__How much solar power will you need__

To determine your home’s average energy requirements look at past utility bills. You can calculate how many solar panels you need by dividing your household’s monthly units by 30(amount of days in a month) to get your daily energy usage, then divide your household’s daily energy requirement by 5(average peak sunlight hours for South Africa) and dividing that by a panel’s wattage.

It’s important to note that solar panels don’t operate at maximum efficiency at all times. Weather conditions, for example, can temporarily reduce your system’s efficiency. Therefore, experts recommend adding a 25 percent “cushion” to your target daily average to ensure you can generate all the clean energy you need.

__ Inverter size__

To determine the inverter size we must find the peak load or maximum wattage of your home. This is found by adding up the wattage of the appliances and devices that could be run at the same time. Include everything from microwaves and lights to computers and clocks. The sum will tell you which inverter size you need.Example: A room has two 60 watt light bulb and a 300 watt desktop computer. The inverter size is 60 x 2 + 300 = 420 watts

__ Battery bank capacity__

Finally we can calculate the minimum battery AH capacity. Take the daily energy usage in kwh and divide them by 24 to get an average hourly consumption. Then multiply the hourly consumption with the number hours you want the batteries to last without charging. This should represent a 50% of your battery bank. Therefore multiply by 2 and convert the kwh result into amp hours (AH). This is done by dividing by the battery voltage.Example: You want the battery bank to last ten hours without recharging and that you use 0.8 kwh per hour. As 0.8 x 10 x 2 = 16.0kwh, this is the energy we need from the batteries. Converting this to AH we have to divide by the voltage of your system. This can be 12, 24 or 48 for commercial application. If we choose to use 48V, the minimum AH capacity is then 16 000/48 = 333.33 AH. Now if you divide by your battery’s rating you find the number of batteries you must use for example 2 x 180a battery banks will do. SInce you have a 48v system you will need 4 batteries for each bank, so 8 x 180a batteries will be needed.

__Charge Controller__

The most important job of all solar charge controllers is to properly charge the batteries and to give them as long a life as possible.

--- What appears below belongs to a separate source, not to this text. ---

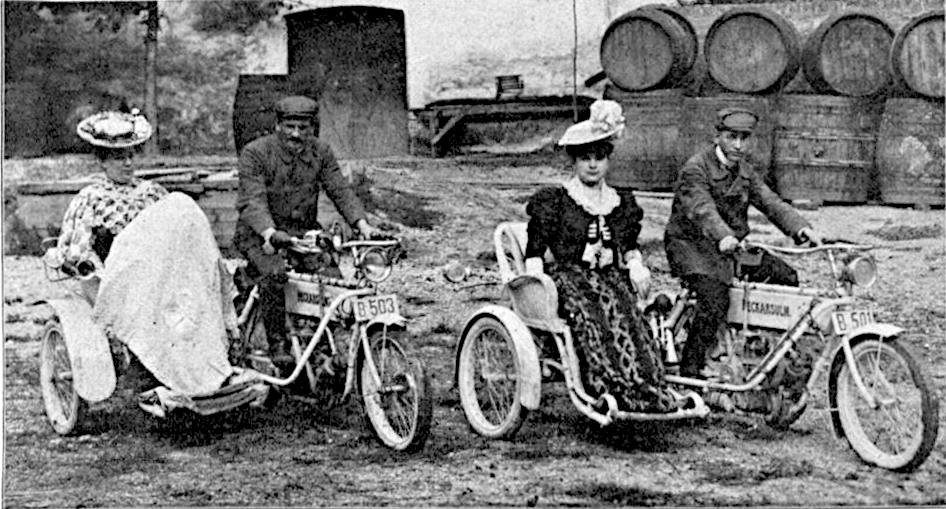 Beim Paar rechts handelt es sich um die Eltern Karl & Helene Rößler, links auf dem Schoß der Taufpatin Helene Dirnberger, durch weiße Tücher verdeckt liegt die kleine, zu diesem Zeitpunkt sieben Tage alte Hilda.
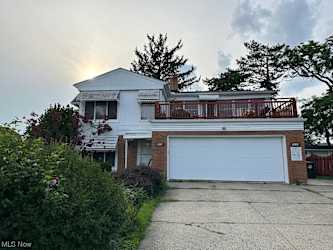 6234 N Canterbury Rd - Parma, OH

There are two types of charge controllers:

Pulse width modulation (PWM)

Maximum power point tracking (MPPT)

The difference between these two types of controllers is that the PWM is not as efficient the MPPT. The MPPT is the most common these days and can gain you up to 30% more power than the PWM controllers. The MPPT controllers also allow the strings of panels to be connected in series for higher voltages, keeping the amperage lower and the wire size smaller, especially for long-wire runs to the PV array.

The following information will be needed to manually figure out the amperage of the controller needed

The wattage of the solar array

The battery-bank voltage (12, 24, or 48). Typical bank voltage because inverters are offered in these voltages.

Now Ohm’s Law comes into play: Amps x Volts = Watts

Example: 3,000watt array/48volt battery bank = 62.5 amps, so you would need a controller capable of 62.5 amps. Most controllers out there are either 60, 80 or 100 amps so you would pick the controller with the next higher rating. In this case, it would be the 80 amp controller.

Now if you know the amperage of the controller, and you would like to figure out how the maximum solar array wattage that can go into the controller, you would also use Ohm’s law:

Example: 80 amp controller x 48 volt battery bank = 3,840 watts of solar panels.

The next thing that you must ensure is that we do not exceed the input voltage the controller can take. Again the manufacturer will dictate what the input voltage should be included in the design. Temperature and open-circuit voltages have to be considered. Since PV open-circuit voltage (Voc) goes higher as temperature drops, you will need to make sure the controller’s input voltage ratings can handle this in the cold of winter.